The sculpture is made of a single piece of wood, and is heavily weathered, so we can infer it spent a lot of time outdoors. The description reads “Photograph (black and white); profile of a carved wooden human torso on a plinth, from Vancouver Island,” but it’s not really on a plinth, in fact it is just on an ad hoc stack of slabs and leans back on some cloth pressed against the wall.

2. The sculpture appears to have had its arms cut off and also to be cut off, crudely, at the hips. I suspect this happened to make it more convenient to pack in a crate back to the UK.  On the profile below you can see what look like false-starts by the saw used on the shoulders. It also makes it fit with a European tradition of broken torsos.  Whether the arms were spread wide (necessitating joinery I suspect) or, more likely, bent to the front, it’s hard to say.

3. The frank depiction of external genitalia would be unexpected in Victorian Canada settler society.  However, some of the large, naturalistic “welcome figures” on the NW Coast  anatomically correct – see this Coast Salish example by Simon Charlie.

4. The owner of the sculpture took it to a Natural History museum where it was photographed, suggesting to me it was not considered to be fine art carved by an artist of European descent. Indeed, the owner took it to an amateur Anthropologist at the museum. I think that’s what you would do at the time if you suspected or knew the sculpture was non-European in origin. The owner is listed as “Left McCallum” which could be “Lester” or, I suppose, Lieutenant. By the way, there is a McCallum road not that far from Colwood, near Florence Lake.  I’m sure someone knows who this McCallum is.

5. The face is carved as a strange mixture of skull-like and life-like components.  The eyes are rectangular sockets.  The vomer is clearly visible, though the nose itself is seen in the profile, below.  Yet the lips are carved, and the face lacks the toothy rictus of a typical representation of a skull.  However, close attention to the lips shows them to be very wide, down-turned and almost stylized in a way familiar to NW Coast formline art.
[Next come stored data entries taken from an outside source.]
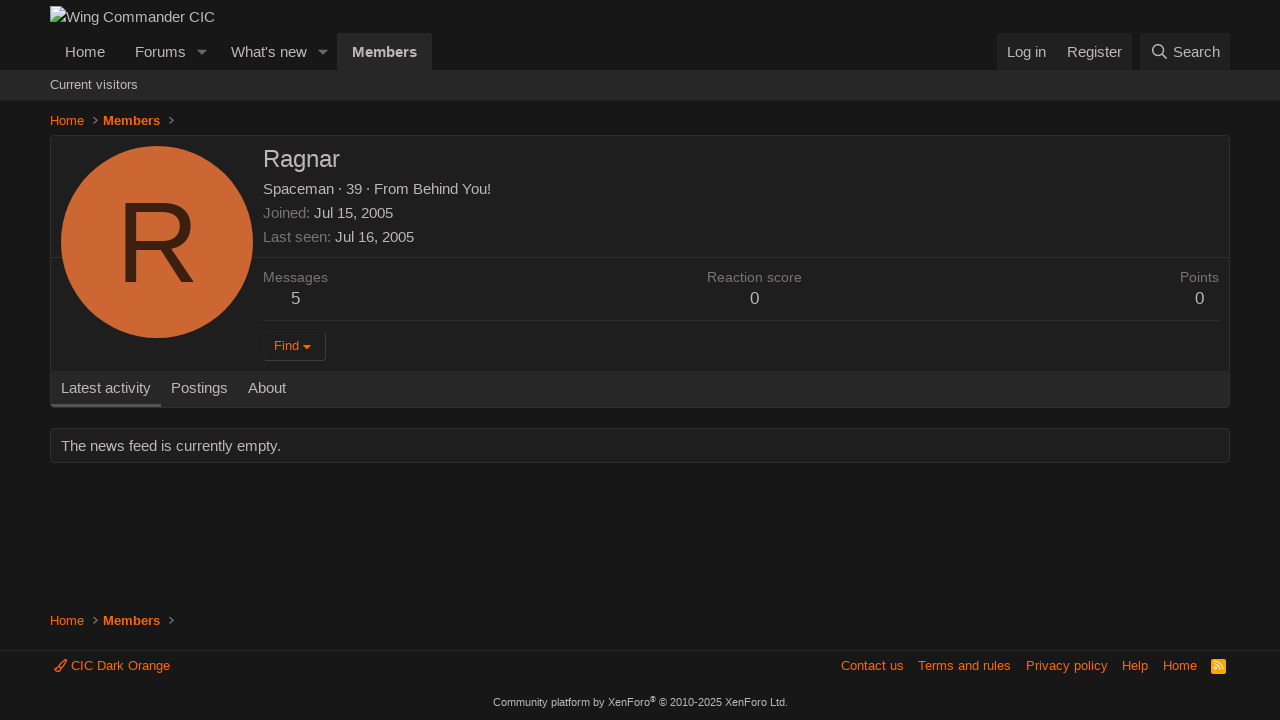

--- FILE ---
content_type: text/css; charset=utf-8
request_url: https://www.wcnews.com/chatzone/css.php?css=public%3Aextra.less&s=16&l=1&d=1766874587&k=5fb816dae490e10655e2894b750120d7a0ae3afc
body_size: -26
content:
@charset "UTF-8";

/********* public:extra.less ********/
.select2-search__field{color:#c4c2c2}a.link--internal{color:;box-shadow:rgba(0,0,0,0.5) 0px 1px 3px;border-radius:4px}a.link--external{color:;box-shadow:rgba(0,0,0,0.5) 0px 1px 3px;border-radius:4px}[data-xf-init="alerts-list"] .fauxBlockLink-blockLink{color:#bbc07e}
Interest in the ribs is something one commonly sees in pictographs and petroglyphs, and on this sculpture as well. Indeed, compare this Salish spindle-whorl with prominent ribs and lips, navel, and exposed genitalia.

6. The head appears to have a groove or indentation around the brow, making it easy to fit a hat to it, as in the previously-cited example.
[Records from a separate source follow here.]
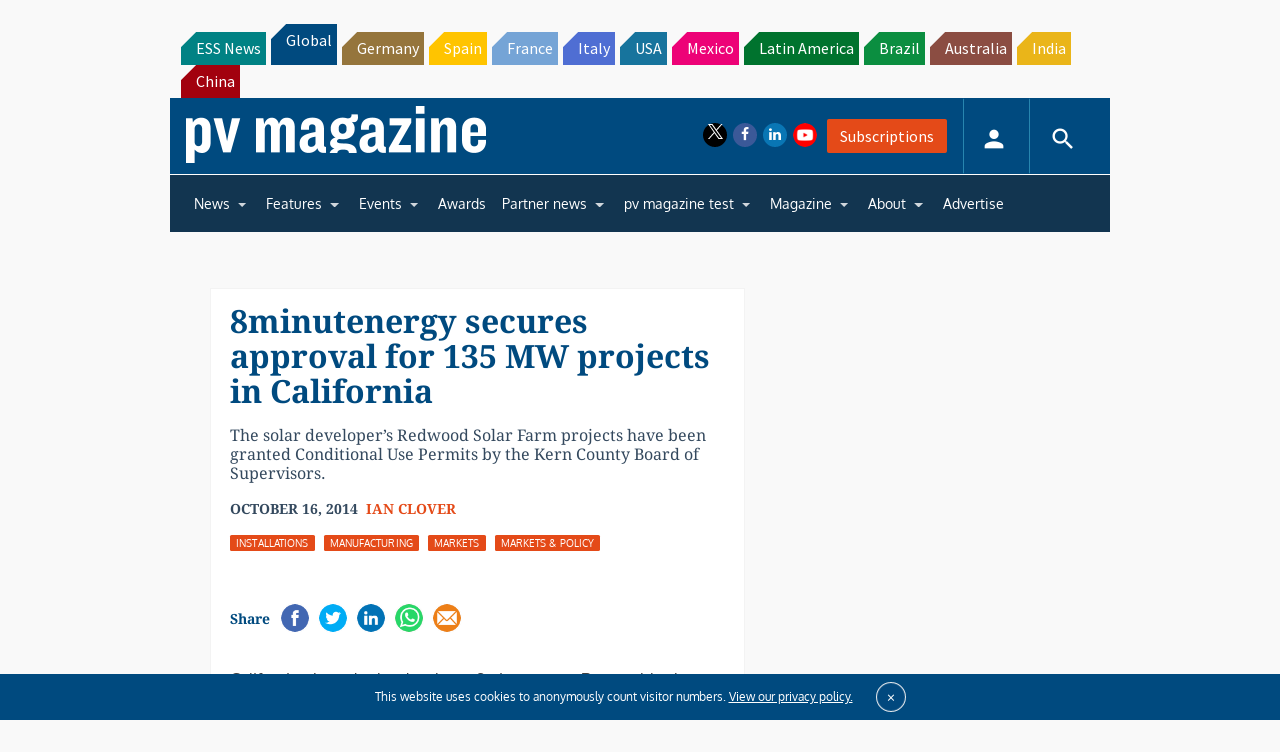

--- FILE ---
content_type: text/html; charset=utf-8
request_url: https://www.google.com/recaptcha/api2/aframe
body_size: 269
content:
<!DOCTYPE HTML><html><head><meta http-equiv="content-type" content="text/html; charset=UTF-8"></head><body><script nonce="6vKzuV-SxxfSE0HQwnRxmw">/** Anti-fraud and anti-abuse applications only. See google.com/recaptcha */ try{var clients={'sodar':'https://pagead2.googlesyndication.com/pagead/sodar?'};window.addEventListener("message",function(a){try{if(a.source===window.parent){var b=JSON.parse(a.data);var c=clients[b['id']];if(c){var d=document.createElement('img');d.src=c+b['params']+'&rc='+(localStorage.getItem("rc::a")?sessionStorage.getItem("rc::b"):"");window.document.body.appendChild(d);sessionStorage.setItem("rc::e",parseInt(sessionStorage.getItem("rc::e")||0)+1);localStorage.setItem("rc::h",'1769041223757');}}}catch(b){}});window.parent.postMessage("_grecaptcha_ready", "*");}catch(b){}</script></body></html>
7. Where Happy Valley Road meets Metchosin Road near Parry Bay is an area with particularly numerous defensive sites, village sites and a rich funerary landscape. Equally, Happy Valley itself appears to drain into Witty’s Lagoon, also an area of high cultural importance close to Albert Head. A large sculpture would be consistent with these kinds of places.
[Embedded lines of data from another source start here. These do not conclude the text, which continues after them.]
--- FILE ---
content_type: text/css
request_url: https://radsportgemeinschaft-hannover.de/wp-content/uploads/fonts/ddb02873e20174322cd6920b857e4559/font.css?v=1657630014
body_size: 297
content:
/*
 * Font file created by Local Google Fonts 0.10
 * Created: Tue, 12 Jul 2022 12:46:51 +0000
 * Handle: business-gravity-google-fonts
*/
8.  I’m up on Quadra Island at the moment, and Pete and I searched through the online Daily British Colonist and found no mention of “the Giant of Happy Valley”, so it doesn’t seem this was a well-known tourist attraction or anything.

 

(I think there is as much reason to suppose this is a scavenged and mutilated monumental Coast Salish sculpture, which represents a large human. These images depict a 7 foot individual and is part of “giant archaeology that”. It’s a rather important piece, and one that should be repatriated, if it still exists.)

Sent to Professor Flower at Nat Hist Mus and returned to the owner Left McCallum. Source: British Museum.